> **SOURCE**
** begin **

I've always been fascinated by what we don’t yet know about engineered or natural systems,” says Associate Professor Lucy Marshall, Deputy Director of the UNSW Water Research Centre (WRC) “particularly in water resources. Analysing our uncertainties means I get to come to work every day and learn something new.”

The central interest in all of Marshall’s research is ‘uncertainty quantification’. Much of her research is structured by a formal probabilistic approach known as Bayesian inference. “It is an elegant statistical technique that brings together two types of information; data or observations from the field and expert knowledge or ‘prior information’,” she explains. “The prior information provides a researcher with probability distributions informed by scientific or specialist knowledge, beyond what is explicitly observed. Informative priors can provide us with a lot of information, while non-informative priors have higher levels of uncertainty.”

Bayesian methods have been used across many disciplines, but it is the discipline of hydrology that has especially embraced this elegant statistical approach, fostering its expansion and development for environmental modeling. Lucy Marshall and her ARC team: Dr Hoori Ajami, Dr David Nott and Dr Yating Tang are players in a burgeoning and lively debate about modelling methodology. “The Bayesian approach,” Marshall notes, “is particularly useful as we can attribute uncertainty to field data errors, a lack of expert knowledge, or model biases.”

** end **

> **EXCERPTED RECORDS**
** begin **

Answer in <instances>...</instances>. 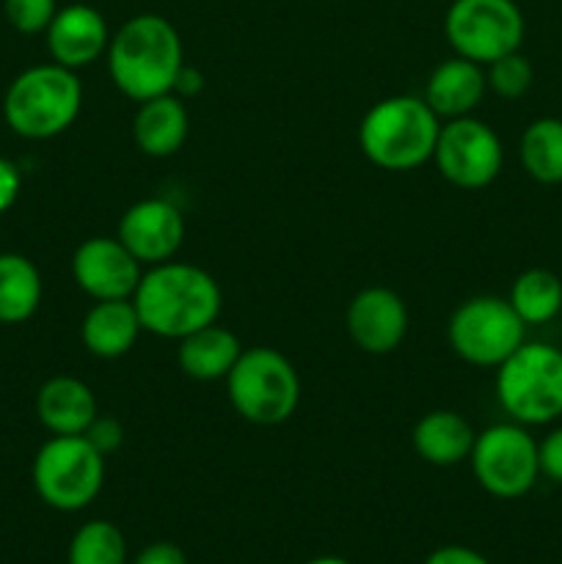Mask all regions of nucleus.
Segmentation results:
<instances>
[{
	"label": "nucleus",
	"instance_id": "19",
	"mask_svg": "<svg viewBox=\"0 0 562 564\" xmlns=\"http://www.w3.org/2000/svg\"><path fill=\"white\" fill-rule=\"evenodd\" d=\"M187 130H191L187 108L176 94L147 99L132 119L138 149L149 158H171L180 152L182 143L187 141Z\"/></svg>",
	"mask_w": 562,
	"mask_h": 564
},
{
	"label": "nucleus",
	"instance_id": "6",
	"mask_svg": "<svg viewBox=\"0 0 562 564\" xmlns=\"http://www.w3.org/2000/svg\"><path fill=\"white\" fill-rule=\"evenodd\" d=\"M229 402L242 419L262 427L287 422L301 402V378L295 367L273 347L242 350L226 375Z\"/></svg>",
	"mask_w": 562,
	"mask_h": 564
},
{
	"label": "nucleus",
	"instance_id": "10",
	"mask_svg": "<svg viewBox=\"0 0 562 564\" xmlns=\"http://www.w3.org/2000/svg\"><path fill=\"white\" fill-rule=\"evenodd\" d=\"M468 460L477 482L496 499H521L540 477L538 444L521 424H494L479 433Z\"/></svg>",
	"mask_w": 562,
	"mask_h": 564
},
{
	"label": "nucleus",
	"instance_id": "11",
	"mask_svg": "<svg viewBox=\"0 0 562 564\" xmlns=\"http://www.w3.org/2000/svg\"><path fill=\"white\" fill-rule=\"evenodd\" d=\"M433 158L446 182L463 191H477L499 176L505 149L494 127L472 116H461L441 127Z\"/></svg>",
	"mask_w": 562,
	"mask_h": 564
},
{
	"label": "nucleus",
	"instance_id": "26",
	"mask_svg": "<svg viewBox=\"0 0 562 564\" xmlns=\"http://www.w3.org/2000/svg\"><path fill=\"white\" fill-rule=\"evenodd\" d=\"M488 88L505 99H518L529 91L534 80V69L521 53L501 55L499 61L488 64Z\"/></svg>",
	"mask_w": 562,
	"mask_h": 564
},
{
	"label": "nucleus",
	"instance_id": "30",
	"mask_svg": "<svg viewBox=\"0 0 562 564\" xmlns=\"http://www.w3.org/2000/svg\"><path fill=\"white\" fill-rule=\"evenodd\" d=\"M20 191H22L20 169H17L11 160L0 158V215H3L6 209L14 207Z\"/></svg>",
	"mask_w": 562,
	"mask_h": 564
},
{
	"label": "nucleus",
	"instance_id": "21",
	"mask_svg": "<svg viewBox=\"0 0 562 564\" xmlns=\"http://www.w3.org/2000/svg\"><path fill=\"white\" fill-rule=\"evenodd\" d=\"M242 345L229 328L207 325V328L193 330L191 336L180 339V361L182 372L193 380H220L231 372V367L240 358Z\"/></svg>",
	"mask_w": 562,
	"mask_h": 564
},
{
	"label": "nucleus",
	"instance_id": "18",
	"mask_svg": "<svg viewBox=\"0 0 562 564\" xmlns=\"http://www.w3.org/2000/svg\"><path fill=\"white\" fill-rule=\"evenodd\" d=\"M143 330L138 308L130 297L97 301L83 319V345L97 358H119L132 350Z\"/></svg>",
	"mask_w": 562,
	"mask_h": 564
},
{
	"label": "nucleus",
	"instance_id": "23",
	"mask_svg": "<svg viewBox=\"0 0 562 564\" xmlns=\"http://www.w3.org/2000/svg\"><path fill=\"white\" fill-rule=\"evenodd\" d=\"M510 306L523 325H545L562 312V281L551 270L532 268L512 281Z\"/></svg>",
	"mask_w": 562,
	"mask_h": 564
},
{
	"label": "nucleus",
	"instance_id": "34",
	"mask_svg": "<svg viewBox=\"0 0 562 564\" xmlns=\"http://www.w3.org/2000/svg\"><path fill=\"white\" fill-rule=\"evenodd\" d=\"M303 564H350V562L342 560V556H314V560H309Z\"/></svg>",
	"mask_w": 562,
	"mask_h": 564
},
{
	"label": "nucleus",
	"instance_id": "16",
	"mask_svg": "<svg viewBox=\"0 0 562 564\" xmlns=\"http://www.w3.org/2000/svg\"><path fill=\"white\" fill-rule=\"evenodd\" d=\"M36 416L53 435H83L97 419V400L83 380L61 375L39 389Z\"/></svg>",
	"mask_w": 562,
	"mask_h": 564
},
{
	"label": "nucleus",
	"instance_id": "27",
	"mask_svg": "<svg viewBox=\"0 0 562 564\" xmlns=\"http://www.w3.org/2000/svg\"><path fill=\"white\" fill-rule=\"evenodd\" d=\"M6 20L14 31L28 33H44L58 14V3L55 0H3Z\"/></svg>",
	"mask_w": 562,
	"mask_h": 564
},
{
	"label": "nucleus",
	"instance_id": "20",
	"mask_svg": "<svg viewBox=\"0 0 562 564\" xmlns=\"http://www.w3.org/2000/svg\"><path fill=\"white\" fill-rule=\"evenodd\" d=\"M474 430L461 413L433 411L413 427V449L430 466H455L468 460L474 449Z\"/></svg>",
	"mask_w": 562,
	"mask_h": 564
},
{
	"label": "nucleus",
	"instance_id": "13",
	"mask_svg": "<svg viewBox=\"0 0 562 564\" xmlns=\"http://www.w3.org/2000/svg\"><path fill=\"white\" fill-rule=\"evenodd\" d=\"M119 240L141 264H163L174 259L185 240V218L165 198L136 202L119 220Z\"/></svg>",
	"mask_w": 562,
	"mask_h": 564
},
{
	"label": "nucleus",
	"instance_id": "31",
	"mask_svg": "<svg viewBox=\"0 0 562 564\" xmlns=\"http://www.w3.org/2000/svg\"><path fill=\"white\" fill-rule=\"evenodd\" d=\"M132 564H187V556L174 543H152L132 560Z\"/></svg>",
	"mask_w": 562,
	"mask_h": 564
},
{
	"label": "nucleus",
	"instance_id": "22",
	"mask_svg": "<svg viewBox=\"0 0 562 564\" xmlns=\"http://www.w3.org/2000/svg\"><path fill=\"white\" fill-rule=\"evenodd\" d=\"M42 303V275L22 253H0V323L20 325Z\"/></svg>",
	"mask_w": 562,
	"mask_h": 564
},
{
	"label": "nucleus",
	"instance_id": "14",
	"mask_svg": "<svg viewBox=\"0 0 562 564\" xmlns=\"http://www.w3.org/2000/svg\"><path fill=\"white\" fill-rule=\"evenodd\" d=\"M408 308L397 292L386 286L361 290L347 306V334L358 350L369 356H386L406 339Z\"/></svg>",
	"mask_w": 562,
	"mask_h": 564
},
{
	"label": "nucleus",
	"instance_id": "29",
	"mask_svg": "<svg viewBox=\"0 0 562 564\" xmlns=\"http://www.w3.org/2000/svg\"><path fill=\"white\" fill-rule=\"evenodd\" d=\"M540 457V474L551 479V482L562 485V427H556L554 433L545 435L543 444L538 446Z\"/></svg>",
	"mask_w": 562,
	"mask_h": 564
},
{
	"label": "nucleus",
	"instance_id": "3",
	"mask_svg": "<svg viewBox=\"0 0 562 564\" xmlns=\"http://www.w3.org/2000/svg\"><path fill=\"white\" fill-rule=\"evenodd\" d=\"M439 132L433 108L424 99L400 94L369 108L358 127V147L380 169L413 171L433 158Z\"/></svg>",
	"mask_w": 562,
	"mask_h": 564
},
{
	"label": "nucleus",
	"instance_id": "33",
	"mask_svg": "<svg viewBox=\"0 0 562 564\" xmlns=\"http://www.w3.org/2000/svg\"><path fill=\"white\" fill-rule=\"evenodd\" d=\"M204 88V75L198 69H191V66L182 64V69L176 72V80H174V91L176 97H196L198 91Z\"/></svg>",
	"mask_w": 562,
	"mask_h": 564
},
{
	"label": "nucleus",
	"instance_id": "9",
	"mask_svg": "<svg viewBox=\"0 0 562 564\" xmlns=\"http://www.w3.org/2000/svg\"><path fill=\"white\" fill-rule=\"evenodd\" d=\"M523 319L510 301L479 295L461 303L450 317V345L457 356L474 367H499L523 345Z\"/></svg>",
	"mask_w": 562,
	"mask_h": 564
},
{
	"label": "nucleus",
	"instance_id": "15",
	"mask_svg": "<svg viewBox=\"0 0 562 564\" xmlns=\"http://www.w3.org/2000/svg\"><path fill=\"white\" fill-rule=\"evenodd\" d=\"M47 50L55 64L66 69H83L108 53L110 31L102 11L86 3L58 9L47 31Z\"/></svg>",
	"mask_w": 562,
	"mask_h": 564
},
{
	"label": "nucleus",
	"instance_id": "7",
	"mask_svg": "<svg viewBox=\"0 0 562 564\" xmlns=\"http://www.w3.org/2000/svg\"><path fill=\"white\" fill-rule=\"evenodd\" d=\"M105 482V455L86 435H53L33 460V488L39 499L61 512L91 505Z\"/></svg>",
	"mask_w": 562,
	"mask_h": 564
},
{
	"label": "nucleus",
	"instance_id": "1",
	"mask_svg": "<svg viewBox=\"0 0 562 564\" xmlns=\"http://www.w3.org/2000/svg\"><path fill=\"white\" fill-rule=\"evenodd\" d=\"M141 325L163 339H185L220 314V286L207 270L182 262L152 264L132 292Z\"/></svg>",
	"mask_w": 562,
	"mask_h": 564
},
{
	"label": "nucleus",
	"instance_id": "24",
	"mask_svg": "<svg viewBox=\"0 0 562 564\" xmlns=\"http://www.w3.org/2000/svg\"><path fill=\"white\" fill-rule=\"evenodd\" d=\"M521 163L532 180L543 185L562 182V119L532 121L521 135Z\"/></svg>",
	"mask_w": 562,
	"mask_h": 564
},
{
	"label": "nucleus",
	"instance_id": "5",
	"mask_svg": "<svg viewBox=\"0 0 562 564\" xmlns=\"http://www.w3.org/2000/svg\"><path fill=\"white\" fill-rule=\"evenodd\" d=\"M501 408L518 424H549L562 416V350L523 341L496 375Z\"/></svg>",
	"mask_w": 562,
	"mask_h": 564
},
{
	"label": "nucleus",
	"instance_id": "2",
	"mask_svg": "<svg viewBox=\"0 0 562 564\" xmlns=\"http://www.w3.org/2000/svg\"><path fill=\"white\" fill-rule=\"evenodd\" d=\"M182 39L176 28L160 14H138L110 36L108 69L125 97L136 102L174 91L182 69Z\"/></svg>",
	"mask_w": 562,
	"mask_h": 564
},
{
	"label": "nucleus",
	"instance_id": "25",
	"mask_svg": "<svg viewBox=\"0 0 562 564\" xmlns=\"http://www.w3.org/2000/svg\"><path fill=\"white\" fill-rule=\"evenodd\" d=\"M66 564H127V540L110 521H88L75 532Z\"/></svg>",
	"mask_w": 562,
	"mask_h": 564
},
{
	"label": "nucleus",
	"instance_id": "17",
	"mask_svg": "<svg viewBox=\"0 0 562 564\" xmlns=\"http://www.w3.org/2000/svg\"><path fill=\"white\" fill-rule=\"evenodd\" d=\"M488 77L483 66L468 58H450L430 75L424 88V102L433 108L435 116L446 119H461L468 116L485 97Z\"/></svg>",
	"mask_w": 562,
	"mask_h": 564
},
{
	"label": "nucleus",
	"instance_id": "12",
	"mask_svg": "<svg viewBox=\"0 0 562 564\" xmlns=\"http://www.w3.org/2000/svg\"><path fill=\"white\" fill-rule=\"evenodd\" d=\"M77 286L94 301L130 297L141 281V262L127 251L119 237H91L72 257Z\"/></svg>",
	"mask_w": 562,
	"mask_h": 564
},
{
	"label": "nucleus",
	"instance_id": "8",
	"mask_svg": "<svg viewBox=\"0 0 562 564\" xmlns=\"http://www.w3.org/2000/svg\"><path fill=\"white\" fill-rule=\"evenodd\" d=\"M450 47L474 64H494L521 47L527 22L516 0H452L444 17Z\"/></svg>",
	"mask_w": 562,
	"mask_h": 564
},
{
	"label": "nucleus",
	"instance_id": "32",
	"mask_svg": "<svg viewBox=\"0 0 562 564\" xmlns=\"http://www.w3.org/2000/svg\"><path fill=\"white\" fill-rule=\"evenodd\" d=\"M424 564H490L479 551L466 549V545H444L435 549L433 554L424 560Z\"/></svg>",
	"mask_w": 562,
	"mask_h": 564
},
{
	"label": "nucleus",
	"instance_id": "4",
	"mask_svg": "<svg viewBox=\"0 0 562 564\" xmlns=\"http://www.w3.org/2000/svg\"><path fill=\"white\" fill-rule=\"evenodd\" d=\"M83 108V86L75 69L61 64H39L20 72L6 88V124L22 138L44 141L75 124Z\"/></svg>",
	"mask_w": 562,
	"mask_h": 564
},
{
	"label": "nucleus",
	"instance_id": "28",
	"mask_svg": "<svg viewBox=\"0 0 562 564\" xmlns=\"http://www.w3.org/2000/svg\"><path fill=\"white\" fill-rule=\"evenodd\" d=\"M83 435H86V438L91 441L94 449H97L99 455H105V457H108L110 452L119 449L121 441H125V430H121V424L116 422V419H110V416L94 419L91 427H88Z\"/></svg>",
	"mask_w": 562,
	"mask_h": 564
}]
</instances>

** end **

> **WRITTEN EXERCISE 1**
In the article on Lucy Marshall's uncertainty research, what two types of information does Bayesian inference bring together?
> **WRITTEN EXERCISE 2**
Carry on the article about Lucy Marshall's uncertainty research, picking up after its final sentence.

> **TASK ANSWER 1**
Data or observations from the field, and expert knowledge or "prior information."

> **TASK ANSWER 2**
As a newly ARC funded Discovery Project, “Advancing uncertainty quantification in terrestrial hydrologic systems” the work is to develop Bayesian methods specifically using Approximate Bayesian Computation (ABC). The distinction between ABC and a traditional Bayesian approach is that in ABC there is no requirement to formulate a ‘likelihood’ or statistical measure of the merit of the model. Instead a series of simulations are created and then selected on how they correlate with data. “It is an easy, robust and mathematically sound way to estimate error. It is particularly suited to complex error structures.”

We can no longer study water in isolation from its environment
A/Prof Lucy Marshall

ABC is a relatively recent development in Bayesian modelling and Associate Professor Marshall is at the forefront of ABC research. Her 2012 co-authored article “Generalized likelihood uncertainty estimation (GLUE) and approximate Bayesian computation: What's the connection” was the first ABC hydrology article to be published. “These ideas have been percolating for several years, so I am very excited about this ARC project. We aim to demonstrate just how powerful ABC is, as it has, perhaps, been underestimated until now.”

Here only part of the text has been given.